Let $\mathbb{K}$ be a field, $A=\mathbb{K}[x_1,\dots,x_n]$ and let $\mathcal{M}$ a maximal ideal in $A.$ I want to prove that the localisation $A_\mathcal{M}$ is a regular ring. I don’t know many things about regularity, only the definition, so I want to prove that the Krull dimension of $A_\mathcal{M},$ that is, the height of the ideal $\mathcal{M}$ is equal to $\dim_{A/\mathcal{M}}{\mathcal{M}/\mathcal{M}^2}$ (the dimension of $\mathcal{M}/\mathcal{M}^2$ as $A/\mathcal{M}-$vector space, or else the minimum number of generators of the ideal, by Nakayama). I know the following results:
1) If $A$ is a finitely generated $\mathbb{K}-$algebra, and if $\mathcal{P}\subset\mathcal{Q}$ are two prime ideals in $A,$ then each maximal chain of primes between $\mathcal{P},\mathcal{Q}$ has length $$\dim{\frac{A}{\mathcal{P}}}-\dim{\frac{A}{\mathcal{Q}}}$$
2) With the same notations of 1), if $A$ is a domain then $\dim{A}=\dim{A_\mathcal{P}}+\dim{A/\mathcal{P}}.$
3) If $A$ is a Noetherian ring, $a_1,\dots,a_n\in A$ and $\mathcal{P}$ is a minimal prime containing these elements, then $\dim{A_\mathcal{P}}\leq n.$
4) If $(A,\mathcal{M})$ is a Noetherian local ring, then
$\hspace{0.5cm}$ A) $\dim{A}<\infty$
$\hspace{0.5cm}$ B) If $a\in\mathcal{M}$ then $\dim{A/(a)}\geq \dim{A}-1$, with equality if $a$ is not a zero-divisor
$\hspace{0.5cm}$ C) $\dim{A}=\min\{n\in\mathbb{N}:\exists I\subset A \text{ an ideal, } $I$ \text{ is } \mathcal{M}-\text{primary and generated by }n\text{ elements}\}$
My attempt: $A$ is a finitely generated $\mathbb{K}-$algebra which is also a domain.

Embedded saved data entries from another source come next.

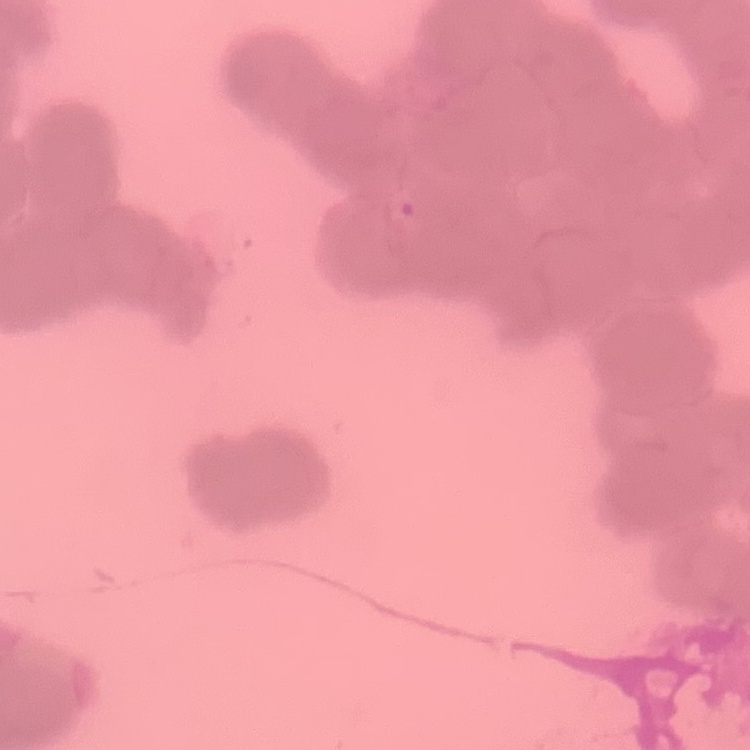
The red blood cells exhibit rouleaux formation. Thin blood smear. Stained with either Field's or Giemsa. Square crop of a larger photomicrograph.Find each parasitized red blood cell.
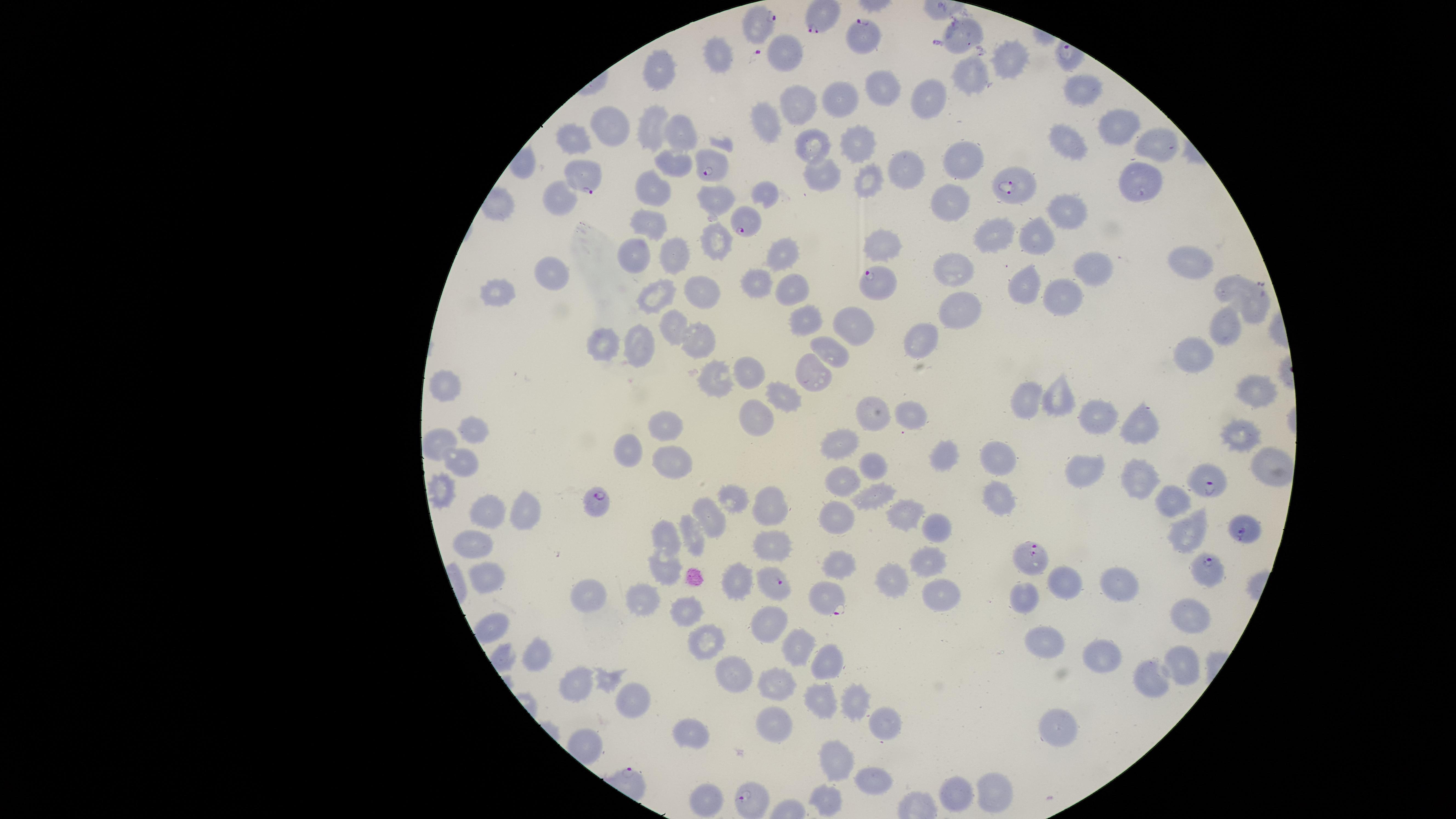

Approximate marker points as (x, y) in pixels.
Parasitized red blood cells: (821, 17), (757, 24), (860, 41), (711, 162), (583, 176), (1012, 185), (745, 222), (873, 282), (1208, 482), (597, 504), (1244, 530), (1030, 558), (1206, 568), (777, 582), (824, 598), (746, 798).

field of view = single
species = Plasmodium falciparum
preparation = thin blood smear
image size = 1456×819 pixels
stain = Giemsa
capture = smartphone photograph through the microscope eyepiece
uninfected red blood cells = approximate marker points as (x, y) in pixels: (789, 49), (719, 57), (1002, 61), (654, 73), (966, 78), (874, 85), (1083, 90), (933, 94), (844, 95), (798, 106), (769, 116), (619, 123), (650, 123), (681, 124), (1118, 124), (577, 133), (858, 139), (1071, 143), (813, 144), (1150, 146), (962, 154), (669, 159), (906, 166), (819, 173), (865, 177), (1141, 178), (655, 184), (764, 192), (710, 197), (955, 198), (560, 205), (1068, 209), (649, 223), (993, 231), (1036, 235), (716, 242), (882, 242), (641, 254), (681, 255), (781, 257), (1190, 260), (1089, 264), (955, 269), (548, 278), (756, 285), (1230, 285), (1025, 287), (790, 290), (702, 291), (497, 294), (652, 297), (1060, 300), (961, 307), (1255, 313), (804, 315), (854, 322), (664, 327), (1223, 329), (701, 341), (606, 343), (924, 346), (636, 347), (833, 350), (1194, 354), (748, 367), (815, 374), (720, 378), (450, 389), (1252, 389), (1056, 400), (780, 403), (1027, 404), (873, 411), (909, 415), (1100, 416), (1141, 418), (760, 419), (665, 423), (475, 430), (1241, 435), (440, 441), (843, 442), (628, 448), (670, 453), (940, 454), (1003, 458), (1261, 460), (875, 463), (461, 467), (1089, 472), (840, 475), (1144, 481), (440, 490), (870, 493), (738, 494), (1005, 495), (1177, 502), (770, 506), (484, 507), (513, 508), (899, 510), (710, 517), (838, 523), (930, 529), (1188, 530), (692, 534), (666, 535), (473, 537), (771, 541), (923, 560), (841, 567), (665, 568), (739, 577), (484, 578), (894, 579), (1061, 580), (1118, 586), (944, 592), (647, 599), (590, 601), (1022, 604), (687, 612), (1190, 620), (766, 623), (497, 631), (706, 637), (800, 648), (1043, 648), (1096, 654), (537, 656), (834, 658), (730, 669), (1181, 669), (1150, 676), (781, 681), (578, 685), (815, 696), (856, 702), (636, 706), (773, 722), (884, 727), (1053, 729), (696, 735), (846, 758), (874, 778), (957, 791), (994, 793), (705, 798), (830, 801)
visible region = circular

By 2) each maximal chain of primes bewtween $(0)$ and $\mathcal{M}$ has length $$\dim{A/(0)}-\dim{A/\mathcal{M}}=\dim{A/(0)}=\dim{A},$$ since $A/\mathcal{M}$ is a field. On the other side, using 2) we get $$\dim{A/(0)}-\dim{A/\mathcal{M}}=\dim{A_\mathcal{M}}$$ Hence each maximal ideal in $A$ has the same height $\dim{A}.$ It seems to me that what I have to do is to prove that each maximal ideal is generated by $\dim{A}$ elements, but I’m stuck at this point. Surely, if the field $\mathbb{K}$ is algebraically closed I can conclude, since by Nullstellensatz each maximal ideal is of the form $(x_1-a_1,\dots,x_n-a_n),$ but I don’t know what to do if $\mathbb{K}$ is not algebraically closed (we didn’t do anything about how to construct systems of generators for a maximal ideal). How can I conclude following this path? Or is there a better way to prove this fact with these tools?